Records from Wisconsin election probe to be made public
All records from the Republican-ordered investigation into the 2020 presidential election in Wisconsin are being uploaded to a website for the public to view
MADISON, Wis. (AP) — All records from the closed Republican-ordered investigation into the 2020 presidential election in Wisconsin are being uploaded to a website “for all to see,” an attorney told a judge on Tuesday.
The investigation was led by former Wisconsin Supreme Court Justice Michael Gableman, who was fired in August by Republican Assembly Speaker Robin Vos. He fired Gableman just days after Vos won his primary over an opponent who Gableman and former President Donald Trump endorsed.
But the office Gableman led still exists after he was fired. American Oversight, a liberal watchdog group, has filed four open records lawsuits against Gableman, Vos and the office seeking records created during the investigation.

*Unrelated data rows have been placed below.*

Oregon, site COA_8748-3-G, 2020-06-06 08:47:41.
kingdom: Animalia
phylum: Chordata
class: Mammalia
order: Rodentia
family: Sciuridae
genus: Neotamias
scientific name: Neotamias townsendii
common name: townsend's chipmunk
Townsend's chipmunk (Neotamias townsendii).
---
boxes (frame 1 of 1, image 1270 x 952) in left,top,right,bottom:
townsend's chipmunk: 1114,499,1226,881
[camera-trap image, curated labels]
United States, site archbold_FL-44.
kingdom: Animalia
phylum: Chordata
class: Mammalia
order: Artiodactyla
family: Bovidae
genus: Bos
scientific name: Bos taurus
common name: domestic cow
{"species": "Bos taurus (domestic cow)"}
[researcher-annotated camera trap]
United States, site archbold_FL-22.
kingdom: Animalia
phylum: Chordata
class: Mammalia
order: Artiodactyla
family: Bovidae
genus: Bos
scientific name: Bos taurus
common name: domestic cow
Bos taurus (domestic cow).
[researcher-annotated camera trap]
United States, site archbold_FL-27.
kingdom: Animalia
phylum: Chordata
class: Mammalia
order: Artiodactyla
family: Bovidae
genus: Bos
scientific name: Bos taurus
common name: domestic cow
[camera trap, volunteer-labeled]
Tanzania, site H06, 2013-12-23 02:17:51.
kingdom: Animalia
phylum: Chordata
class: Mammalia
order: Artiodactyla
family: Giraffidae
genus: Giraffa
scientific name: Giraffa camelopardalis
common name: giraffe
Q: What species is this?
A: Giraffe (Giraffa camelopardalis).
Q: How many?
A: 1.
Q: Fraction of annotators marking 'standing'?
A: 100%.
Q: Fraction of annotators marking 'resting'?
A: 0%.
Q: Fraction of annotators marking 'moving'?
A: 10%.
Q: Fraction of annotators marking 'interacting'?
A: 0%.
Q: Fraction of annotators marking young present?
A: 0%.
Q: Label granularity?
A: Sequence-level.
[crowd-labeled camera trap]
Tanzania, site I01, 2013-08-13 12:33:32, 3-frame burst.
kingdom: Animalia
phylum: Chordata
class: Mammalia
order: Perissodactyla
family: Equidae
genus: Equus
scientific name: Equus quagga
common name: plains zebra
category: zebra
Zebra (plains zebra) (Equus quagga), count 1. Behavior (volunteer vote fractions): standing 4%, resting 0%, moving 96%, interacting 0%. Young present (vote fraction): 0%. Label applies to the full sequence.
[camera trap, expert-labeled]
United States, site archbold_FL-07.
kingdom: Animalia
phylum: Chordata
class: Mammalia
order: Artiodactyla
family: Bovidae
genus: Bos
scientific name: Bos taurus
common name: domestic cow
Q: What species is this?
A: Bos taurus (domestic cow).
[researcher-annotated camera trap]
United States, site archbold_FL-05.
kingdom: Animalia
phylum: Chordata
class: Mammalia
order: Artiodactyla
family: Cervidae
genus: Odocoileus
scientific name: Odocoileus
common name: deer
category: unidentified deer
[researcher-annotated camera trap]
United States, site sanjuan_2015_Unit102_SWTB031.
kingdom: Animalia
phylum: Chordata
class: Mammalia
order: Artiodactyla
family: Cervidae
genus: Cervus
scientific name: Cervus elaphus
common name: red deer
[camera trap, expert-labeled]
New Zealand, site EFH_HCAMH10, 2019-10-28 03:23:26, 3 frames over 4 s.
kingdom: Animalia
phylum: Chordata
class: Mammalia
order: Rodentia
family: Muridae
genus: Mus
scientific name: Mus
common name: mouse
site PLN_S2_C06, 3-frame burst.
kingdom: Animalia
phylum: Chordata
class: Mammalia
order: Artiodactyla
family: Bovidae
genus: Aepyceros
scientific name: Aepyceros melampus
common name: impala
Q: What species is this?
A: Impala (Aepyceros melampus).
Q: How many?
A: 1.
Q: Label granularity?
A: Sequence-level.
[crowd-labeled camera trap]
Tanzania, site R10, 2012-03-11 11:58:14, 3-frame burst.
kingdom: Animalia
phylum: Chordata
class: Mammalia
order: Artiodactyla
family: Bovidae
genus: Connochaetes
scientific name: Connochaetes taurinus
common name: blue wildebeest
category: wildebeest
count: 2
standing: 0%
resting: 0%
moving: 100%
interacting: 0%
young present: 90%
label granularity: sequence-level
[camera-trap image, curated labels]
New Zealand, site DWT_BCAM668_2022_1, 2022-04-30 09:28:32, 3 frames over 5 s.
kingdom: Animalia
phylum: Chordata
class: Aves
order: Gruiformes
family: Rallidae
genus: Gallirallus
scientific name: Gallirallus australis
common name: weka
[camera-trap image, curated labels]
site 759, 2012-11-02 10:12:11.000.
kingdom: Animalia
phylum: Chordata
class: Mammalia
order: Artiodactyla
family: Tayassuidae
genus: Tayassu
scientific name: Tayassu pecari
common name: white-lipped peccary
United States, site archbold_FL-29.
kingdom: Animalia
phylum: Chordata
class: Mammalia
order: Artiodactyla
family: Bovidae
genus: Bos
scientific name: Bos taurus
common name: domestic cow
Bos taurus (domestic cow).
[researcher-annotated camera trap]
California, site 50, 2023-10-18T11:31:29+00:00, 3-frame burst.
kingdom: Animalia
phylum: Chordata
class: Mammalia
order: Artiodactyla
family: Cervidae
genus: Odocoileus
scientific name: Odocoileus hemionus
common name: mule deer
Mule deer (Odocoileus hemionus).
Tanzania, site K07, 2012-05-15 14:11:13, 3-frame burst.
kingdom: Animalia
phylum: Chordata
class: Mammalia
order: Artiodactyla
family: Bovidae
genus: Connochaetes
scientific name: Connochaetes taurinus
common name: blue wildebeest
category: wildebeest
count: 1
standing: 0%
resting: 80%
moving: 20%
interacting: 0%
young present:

On Tuesday, during a hearing over a lawsuit American Oversight filed seeking to stop the deletion of records, attorney James Bopp said that all electronic and paper records from the office have been turned over to the Assembly chief clerk's office. The files are being uploaded to a website that will soon be available “for all to see,” said Bopp, who represents the office which he said has no employees.
Hundreds of pages of documents have already been made public as the result of other American Oversight lawsuits. Bopp said the data yet-to-be made public that's being processed now includes text messages on cellphones used in the course of the investigation.
Gableman's probe did not uncover any widespread fraud in the 2020 election won by President Joe Biden over Trump by nearly 21,000 votes. His effort was widely ridiculed, by Democrats and Republicans alike, and when Vos fired him he called Gableman an “embarrassment” both to himself and the state.
Dane County Circuit Judge Jacob Frost was considering Bopp's motion on behalf of Gableman's former office to dismiss the American Oversight lawsuit filed to prevent the destruction of any public records held by the office. Bopp argued Tuesday that was moot because all of the records were about to be made public.
Frost earlier ordered that the office not delete any records in its possession while the lawsuit continues. Frost on Tuesday said he would not immediately consider the question of whether the lawsuit was now moot, but he did take arguments on whether to dismiss it. He did not indicate when he might rule.